━━ GIVEN INFORMATION

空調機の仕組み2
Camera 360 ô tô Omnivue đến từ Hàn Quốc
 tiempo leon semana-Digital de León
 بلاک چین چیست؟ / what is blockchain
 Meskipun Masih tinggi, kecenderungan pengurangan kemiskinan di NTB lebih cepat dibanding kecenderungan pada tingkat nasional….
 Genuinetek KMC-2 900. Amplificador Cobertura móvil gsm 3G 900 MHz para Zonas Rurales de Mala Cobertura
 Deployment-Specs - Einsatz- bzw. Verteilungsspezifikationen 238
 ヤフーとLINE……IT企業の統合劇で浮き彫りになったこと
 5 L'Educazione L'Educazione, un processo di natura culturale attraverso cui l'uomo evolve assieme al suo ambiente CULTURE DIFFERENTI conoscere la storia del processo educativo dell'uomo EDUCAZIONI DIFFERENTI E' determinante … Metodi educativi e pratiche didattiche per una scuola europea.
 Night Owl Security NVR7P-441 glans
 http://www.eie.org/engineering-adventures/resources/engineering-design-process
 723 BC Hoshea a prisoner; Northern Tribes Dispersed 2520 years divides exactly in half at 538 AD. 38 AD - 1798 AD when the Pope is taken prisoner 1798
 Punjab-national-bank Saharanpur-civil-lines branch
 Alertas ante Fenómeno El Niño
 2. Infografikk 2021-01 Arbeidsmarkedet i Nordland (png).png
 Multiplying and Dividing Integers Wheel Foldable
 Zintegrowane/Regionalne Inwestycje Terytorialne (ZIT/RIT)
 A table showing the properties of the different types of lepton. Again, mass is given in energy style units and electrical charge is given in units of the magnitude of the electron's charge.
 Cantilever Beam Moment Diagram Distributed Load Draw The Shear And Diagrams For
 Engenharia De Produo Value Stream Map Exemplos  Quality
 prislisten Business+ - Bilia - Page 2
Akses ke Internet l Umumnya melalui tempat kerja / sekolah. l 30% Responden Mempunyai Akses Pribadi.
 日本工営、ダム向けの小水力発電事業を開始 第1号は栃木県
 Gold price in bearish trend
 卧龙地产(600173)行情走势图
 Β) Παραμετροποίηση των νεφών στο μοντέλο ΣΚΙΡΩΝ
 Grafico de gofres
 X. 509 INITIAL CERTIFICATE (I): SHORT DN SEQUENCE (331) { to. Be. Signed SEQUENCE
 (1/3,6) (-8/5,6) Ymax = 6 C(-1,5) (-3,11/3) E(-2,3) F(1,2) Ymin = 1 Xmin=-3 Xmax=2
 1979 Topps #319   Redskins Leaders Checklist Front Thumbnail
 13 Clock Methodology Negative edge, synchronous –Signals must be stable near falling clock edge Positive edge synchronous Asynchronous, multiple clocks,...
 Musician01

━━━━

### ASSIGNMENT
Copy every record precisely, omitting nothing.

### EXERCISE ANSWER
空調機の仕組み2
Camera 360 ô tô Omnivue đến từ Hàn Quốc
 tiempo leon semana-Digital de León
 بلاک چین چیست؟ / what is blockchain
 Meskipun Masih tinggi, kecenderungan pengurangan kemiskinan di NTB lebih cepat dibanding kecenderungan pada tingkat nasional….
 Genuinetek KMC-2 900. Amplificador Cobertura móvil gsm 3G 900 MHz para Zonas Rurales de Mala Cobertura
 Deployment-Specs - Einsatz- bzw. Verteilungsspezifikationen 238
 ヤフーとLINE……IT企業の統合劇で浮き彫りになったこと
 5 L'Educazione L'Educazione, un processo di natura culturale attraverso cui l'uomo evolve assieme al suo ambiente CULTURE DIFFERENTI conoscere la storia del processo educativo dell'uomo EDUCAZIONI DIFFERENTI E' determinante … Metodi educativi e pratiche didattiche per una scuola europea.
 Night Owl Security NVR7P-441 glans
 http://www.eie.org/engineering-adventures/resources/engineering-design-process
 723 BC Hoshea a prisoner; Northern Tribes Dispersed 2520 years divides exactly in half at 538 AD. 38 AD - 1798 AD when the Pope is taken prisoner 1798
 Punjab-national-bank Saharanpur-civil-lines branch
 Alertas ante Fenómeno El Niño
 2. Infografikk 2021-01 Arbeidsmarkedet i Nordland (png).png
 Multiplying and Dividing Integers Wheel Foldable
 Zintegrowane/Regionalne Inwestycje Terytorialne (ZIT/RIT)
 A table showing the properties of the different types of lepton. Again, mass is given in energy style units and electrical charge is given in units of the magnitude of the electron's charge.
 Cantilever Beam Moment Diagram Distributed Load Draw The Shear And Diagrams For
 Engenharia De Produo Value Stream Map Exemplos  Quality
 prislisten Business+ - Bilia - Page 2
Akses ke Internet l Umumnya melalui tempat kerja / sekolah. l 30% Responden Mempunyai Akses Pribadi.
 日本工営、ダム向けの小水力発電事業を開始 第1号は栃木県
 Gold price in bearish trend
 卧龙地产(600173)行情走势图
 Β) Παραμετροποίηση των νεφών στο μοντέλο ΣΚΙΡΩΝ
 Grafico de gofres
 X. 509 INITIAL CERTIFICATE (I): SHORT DN SEQUENCE (331) { to. Be. Signed SEQUENCE
 (1/3,6) (-8/5,6) Ymax = 6 C(-1,5) (-3,11/3) E(-2,3) F(1,2) Ymin = 1 Xmin=-3 Xmax=2
 1979 Topps #319   Redskins Leaders Checklist Front Thumbnail
 13 Clock Methodology Negative edge, synchronous –Signals must be stable near falling clock edge Positive edge synchronous Asynchronous, multiple clocks,...
 Musician01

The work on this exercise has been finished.